→ **EXERCISE OBJECTIVE**
Render everything from the line containing "What span of" down to the end of the listing as a Markdown table with the columns Row and Line, omitting blank lines.

→ **THE DATA**
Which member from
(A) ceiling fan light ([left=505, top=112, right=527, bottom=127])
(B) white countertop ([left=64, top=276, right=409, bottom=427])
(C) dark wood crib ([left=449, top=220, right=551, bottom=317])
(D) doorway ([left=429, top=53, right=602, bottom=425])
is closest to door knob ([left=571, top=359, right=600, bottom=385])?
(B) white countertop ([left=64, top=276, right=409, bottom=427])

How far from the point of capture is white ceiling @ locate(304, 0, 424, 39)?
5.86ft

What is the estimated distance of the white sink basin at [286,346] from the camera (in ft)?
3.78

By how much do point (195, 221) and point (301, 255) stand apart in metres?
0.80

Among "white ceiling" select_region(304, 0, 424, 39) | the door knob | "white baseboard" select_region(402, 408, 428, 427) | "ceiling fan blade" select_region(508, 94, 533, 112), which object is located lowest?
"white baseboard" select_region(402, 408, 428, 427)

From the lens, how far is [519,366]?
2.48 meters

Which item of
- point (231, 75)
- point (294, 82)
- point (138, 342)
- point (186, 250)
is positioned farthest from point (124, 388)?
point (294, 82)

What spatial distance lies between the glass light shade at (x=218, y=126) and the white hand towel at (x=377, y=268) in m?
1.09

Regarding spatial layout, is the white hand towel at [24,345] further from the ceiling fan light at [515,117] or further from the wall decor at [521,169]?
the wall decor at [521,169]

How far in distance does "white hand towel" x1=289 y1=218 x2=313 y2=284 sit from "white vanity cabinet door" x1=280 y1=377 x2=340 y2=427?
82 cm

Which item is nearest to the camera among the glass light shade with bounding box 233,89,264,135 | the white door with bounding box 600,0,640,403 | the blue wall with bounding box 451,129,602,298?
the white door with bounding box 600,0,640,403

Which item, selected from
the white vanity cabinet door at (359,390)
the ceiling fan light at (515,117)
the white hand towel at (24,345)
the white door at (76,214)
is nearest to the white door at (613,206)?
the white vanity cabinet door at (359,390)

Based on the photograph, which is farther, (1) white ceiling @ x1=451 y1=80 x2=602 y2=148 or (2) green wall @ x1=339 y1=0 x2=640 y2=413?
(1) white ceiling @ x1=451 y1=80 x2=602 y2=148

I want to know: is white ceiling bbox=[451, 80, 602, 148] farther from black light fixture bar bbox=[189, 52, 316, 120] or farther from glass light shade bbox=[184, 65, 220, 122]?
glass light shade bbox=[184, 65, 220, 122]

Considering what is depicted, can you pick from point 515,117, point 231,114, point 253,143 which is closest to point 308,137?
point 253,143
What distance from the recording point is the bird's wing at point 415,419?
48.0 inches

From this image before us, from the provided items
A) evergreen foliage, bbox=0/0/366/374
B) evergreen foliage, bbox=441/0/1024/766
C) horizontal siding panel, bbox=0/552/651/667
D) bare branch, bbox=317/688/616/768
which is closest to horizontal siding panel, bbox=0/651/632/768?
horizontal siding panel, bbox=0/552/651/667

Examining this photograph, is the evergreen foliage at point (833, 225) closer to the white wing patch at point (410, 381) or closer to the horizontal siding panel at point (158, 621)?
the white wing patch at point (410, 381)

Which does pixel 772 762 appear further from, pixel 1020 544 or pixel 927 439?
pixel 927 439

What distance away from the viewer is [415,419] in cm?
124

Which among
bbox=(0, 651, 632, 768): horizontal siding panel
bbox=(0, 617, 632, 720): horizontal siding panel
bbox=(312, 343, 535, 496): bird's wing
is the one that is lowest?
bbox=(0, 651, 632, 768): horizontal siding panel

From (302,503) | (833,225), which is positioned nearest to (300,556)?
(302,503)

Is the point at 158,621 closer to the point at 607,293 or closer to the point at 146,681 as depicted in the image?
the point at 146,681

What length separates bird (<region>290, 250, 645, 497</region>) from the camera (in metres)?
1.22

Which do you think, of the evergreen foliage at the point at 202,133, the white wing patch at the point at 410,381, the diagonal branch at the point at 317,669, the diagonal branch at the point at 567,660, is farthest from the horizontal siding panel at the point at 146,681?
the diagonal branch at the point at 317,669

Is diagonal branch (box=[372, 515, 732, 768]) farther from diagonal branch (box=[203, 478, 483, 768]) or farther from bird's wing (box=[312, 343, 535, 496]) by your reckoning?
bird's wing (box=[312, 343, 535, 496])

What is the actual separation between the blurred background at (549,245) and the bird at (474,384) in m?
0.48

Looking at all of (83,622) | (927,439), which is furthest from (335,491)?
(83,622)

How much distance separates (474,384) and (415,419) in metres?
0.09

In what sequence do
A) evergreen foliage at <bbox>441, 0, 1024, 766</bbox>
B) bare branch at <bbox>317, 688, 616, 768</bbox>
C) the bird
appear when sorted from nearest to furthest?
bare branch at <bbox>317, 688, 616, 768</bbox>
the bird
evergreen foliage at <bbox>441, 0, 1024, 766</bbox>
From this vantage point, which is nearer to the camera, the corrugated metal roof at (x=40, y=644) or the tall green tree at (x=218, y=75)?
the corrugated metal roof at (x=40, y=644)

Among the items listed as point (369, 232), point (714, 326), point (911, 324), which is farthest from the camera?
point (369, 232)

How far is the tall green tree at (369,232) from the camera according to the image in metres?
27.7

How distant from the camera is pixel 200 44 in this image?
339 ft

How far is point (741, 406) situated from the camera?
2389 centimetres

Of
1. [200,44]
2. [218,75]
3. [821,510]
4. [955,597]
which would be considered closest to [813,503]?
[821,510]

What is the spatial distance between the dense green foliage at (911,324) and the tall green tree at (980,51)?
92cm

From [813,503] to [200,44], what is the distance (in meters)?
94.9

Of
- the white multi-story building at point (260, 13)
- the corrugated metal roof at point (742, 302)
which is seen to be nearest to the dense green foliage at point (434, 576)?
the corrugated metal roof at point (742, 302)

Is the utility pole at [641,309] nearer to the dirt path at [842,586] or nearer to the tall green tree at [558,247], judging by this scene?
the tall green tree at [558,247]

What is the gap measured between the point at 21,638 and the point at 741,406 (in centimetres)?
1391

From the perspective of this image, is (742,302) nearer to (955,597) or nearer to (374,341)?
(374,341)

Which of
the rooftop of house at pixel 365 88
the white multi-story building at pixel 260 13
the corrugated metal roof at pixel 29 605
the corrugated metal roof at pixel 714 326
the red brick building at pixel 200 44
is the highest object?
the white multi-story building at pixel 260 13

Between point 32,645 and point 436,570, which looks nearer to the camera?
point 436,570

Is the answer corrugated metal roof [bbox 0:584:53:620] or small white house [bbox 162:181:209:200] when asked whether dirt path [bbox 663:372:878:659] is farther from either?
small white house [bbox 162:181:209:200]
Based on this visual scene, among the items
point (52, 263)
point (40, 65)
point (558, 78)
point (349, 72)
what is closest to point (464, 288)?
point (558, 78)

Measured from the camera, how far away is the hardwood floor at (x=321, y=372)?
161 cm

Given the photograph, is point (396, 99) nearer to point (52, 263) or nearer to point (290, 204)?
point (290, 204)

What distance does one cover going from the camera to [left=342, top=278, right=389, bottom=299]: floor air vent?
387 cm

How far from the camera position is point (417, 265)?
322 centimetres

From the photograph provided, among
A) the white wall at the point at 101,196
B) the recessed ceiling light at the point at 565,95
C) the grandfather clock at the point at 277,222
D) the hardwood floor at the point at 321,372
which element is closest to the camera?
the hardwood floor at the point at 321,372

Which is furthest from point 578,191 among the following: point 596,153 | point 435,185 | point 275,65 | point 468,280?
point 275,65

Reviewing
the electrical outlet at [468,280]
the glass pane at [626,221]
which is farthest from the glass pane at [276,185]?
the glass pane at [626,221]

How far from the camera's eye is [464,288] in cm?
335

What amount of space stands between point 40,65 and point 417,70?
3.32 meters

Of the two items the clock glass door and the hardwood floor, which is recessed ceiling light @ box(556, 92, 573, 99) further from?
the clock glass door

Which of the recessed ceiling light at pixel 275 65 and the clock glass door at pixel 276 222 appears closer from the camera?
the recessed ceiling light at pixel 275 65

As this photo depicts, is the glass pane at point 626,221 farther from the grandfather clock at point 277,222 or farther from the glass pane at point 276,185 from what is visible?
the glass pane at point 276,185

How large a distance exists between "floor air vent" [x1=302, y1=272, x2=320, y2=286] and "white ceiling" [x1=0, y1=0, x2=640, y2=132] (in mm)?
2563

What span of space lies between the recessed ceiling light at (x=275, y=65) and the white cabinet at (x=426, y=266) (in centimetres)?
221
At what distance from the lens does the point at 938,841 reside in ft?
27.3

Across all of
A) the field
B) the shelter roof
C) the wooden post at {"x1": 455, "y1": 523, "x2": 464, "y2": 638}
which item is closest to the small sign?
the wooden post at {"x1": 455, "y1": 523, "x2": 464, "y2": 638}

→ **THE ANSWER**
| Row | Line |
|---|---|
| 1 | What span of space lies between the recessed ceiling light at (x=275, y=65) and the white cabinet at (x=426, y=266) (in centimetres)? |
| 2 | 221 |
| 3 | At what distance from the lens does the point at 938,841 reside in ft? |
| 4 | 27.3 |
| 5 | Across all of |
| 6 | A) the field |
| 7 | B) the shelter roof |
| 8 | C) the wooden post at {"x1": 455, "y1": 523, "x2": 464, "y2": 638} |
| 9 | which item is closest to the small sign? |
| 10 | the wooden post at {"x1": 455, "y1": 523, "x2": 464, "y2": 638} |